Eon hatte am Dienstagabend überraschend angekündigt, das Gebot von 25,4 Euro je Endesa-Aktie auf 35 Euro aufzustocken. Der Konzern reagierte damit auf den anhaltenden Widerstand in Spanien. Zuletzt hatte der Mischkonzern Acciona die Pläne gestört und sich 14 Prozent der Anteile gesichert. Eon legte daraufhin rasch nach – offenbar um zu verhindern, dass Acciona wie geplant seinen Anteil auf knapp 25 Prozent ausbaut. Die Messlatte hatte die Acciona-Führung gelegt, die je Aktie 32 Euro bezahlte. Damit war klar, dass Eon das Gebot nachhaltig erhöhen musste. Durch die Übernahme soll der weltweit größte Energieversorger entstehen.

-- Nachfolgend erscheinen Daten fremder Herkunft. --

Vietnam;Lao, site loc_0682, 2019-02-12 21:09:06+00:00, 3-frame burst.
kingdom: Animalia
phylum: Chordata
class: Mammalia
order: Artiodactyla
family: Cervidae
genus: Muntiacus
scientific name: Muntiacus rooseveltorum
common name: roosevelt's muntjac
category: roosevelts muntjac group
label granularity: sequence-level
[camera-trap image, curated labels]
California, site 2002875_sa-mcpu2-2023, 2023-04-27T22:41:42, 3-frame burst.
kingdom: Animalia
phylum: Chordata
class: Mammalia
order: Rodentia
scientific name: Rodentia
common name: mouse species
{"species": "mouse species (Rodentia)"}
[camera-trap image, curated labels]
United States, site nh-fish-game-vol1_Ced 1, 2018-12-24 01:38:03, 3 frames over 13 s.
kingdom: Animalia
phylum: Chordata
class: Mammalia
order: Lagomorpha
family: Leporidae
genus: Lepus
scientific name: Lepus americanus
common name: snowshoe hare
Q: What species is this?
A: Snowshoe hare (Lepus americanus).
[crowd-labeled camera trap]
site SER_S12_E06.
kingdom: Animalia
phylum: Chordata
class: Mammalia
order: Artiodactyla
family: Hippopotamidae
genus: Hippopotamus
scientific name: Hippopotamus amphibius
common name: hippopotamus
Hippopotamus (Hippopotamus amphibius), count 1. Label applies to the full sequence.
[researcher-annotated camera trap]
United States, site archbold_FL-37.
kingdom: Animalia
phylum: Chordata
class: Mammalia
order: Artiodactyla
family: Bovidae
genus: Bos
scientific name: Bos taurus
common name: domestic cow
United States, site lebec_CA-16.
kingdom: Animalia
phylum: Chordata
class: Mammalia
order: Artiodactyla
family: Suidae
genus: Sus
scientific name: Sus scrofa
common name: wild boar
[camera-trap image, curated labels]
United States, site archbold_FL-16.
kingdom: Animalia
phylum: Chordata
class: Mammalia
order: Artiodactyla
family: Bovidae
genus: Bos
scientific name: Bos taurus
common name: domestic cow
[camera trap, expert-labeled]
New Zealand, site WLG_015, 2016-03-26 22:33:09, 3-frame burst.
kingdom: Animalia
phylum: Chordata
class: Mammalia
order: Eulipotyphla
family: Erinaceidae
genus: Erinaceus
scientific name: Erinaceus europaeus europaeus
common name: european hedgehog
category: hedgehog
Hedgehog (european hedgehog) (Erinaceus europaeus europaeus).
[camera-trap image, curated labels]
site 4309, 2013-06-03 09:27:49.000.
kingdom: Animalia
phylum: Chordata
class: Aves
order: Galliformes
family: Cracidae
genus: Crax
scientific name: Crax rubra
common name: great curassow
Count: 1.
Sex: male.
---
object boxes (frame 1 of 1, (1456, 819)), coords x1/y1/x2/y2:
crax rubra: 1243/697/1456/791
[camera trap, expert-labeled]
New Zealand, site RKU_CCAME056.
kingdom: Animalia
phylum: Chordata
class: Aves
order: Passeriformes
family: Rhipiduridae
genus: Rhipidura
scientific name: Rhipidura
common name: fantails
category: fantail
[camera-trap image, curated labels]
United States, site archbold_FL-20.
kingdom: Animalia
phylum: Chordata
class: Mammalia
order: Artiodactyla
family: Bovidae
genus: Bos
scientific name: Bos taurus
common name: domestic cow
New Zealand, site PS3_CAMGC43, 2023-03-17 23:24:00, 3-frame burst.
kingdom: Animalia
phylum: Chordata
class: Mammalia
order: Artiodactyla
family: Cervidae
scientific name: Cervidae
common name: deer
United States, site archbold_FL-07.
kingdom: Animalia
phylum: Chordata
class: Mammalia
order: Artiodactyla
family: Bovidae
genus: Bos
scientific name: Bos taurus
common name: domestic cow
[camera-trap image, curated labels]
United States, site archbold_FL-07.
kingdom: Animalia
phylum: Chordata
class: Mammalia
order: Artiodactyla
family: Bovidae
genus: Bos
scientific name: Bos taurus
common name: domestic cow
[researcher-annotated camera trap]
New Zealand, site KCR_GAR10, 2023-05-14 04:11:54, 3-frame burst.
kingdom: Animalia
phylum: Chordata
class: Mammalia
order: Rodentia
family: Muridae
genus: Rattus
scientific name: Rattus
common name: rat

Mehrere Analysten senkten nun ihre Bewertung der Eon-Aktie ab – unter anderem die WestLB. „Mit den 35 Euro ist die Grenze, bis zu der sich die Übernahme rechnet, erreicht“, sagte Analyst Peter Wirtz. „Das dürfte das Ende der Fahnenstange sein“, sagte Stephan Wulf von Sal. Oppenheim.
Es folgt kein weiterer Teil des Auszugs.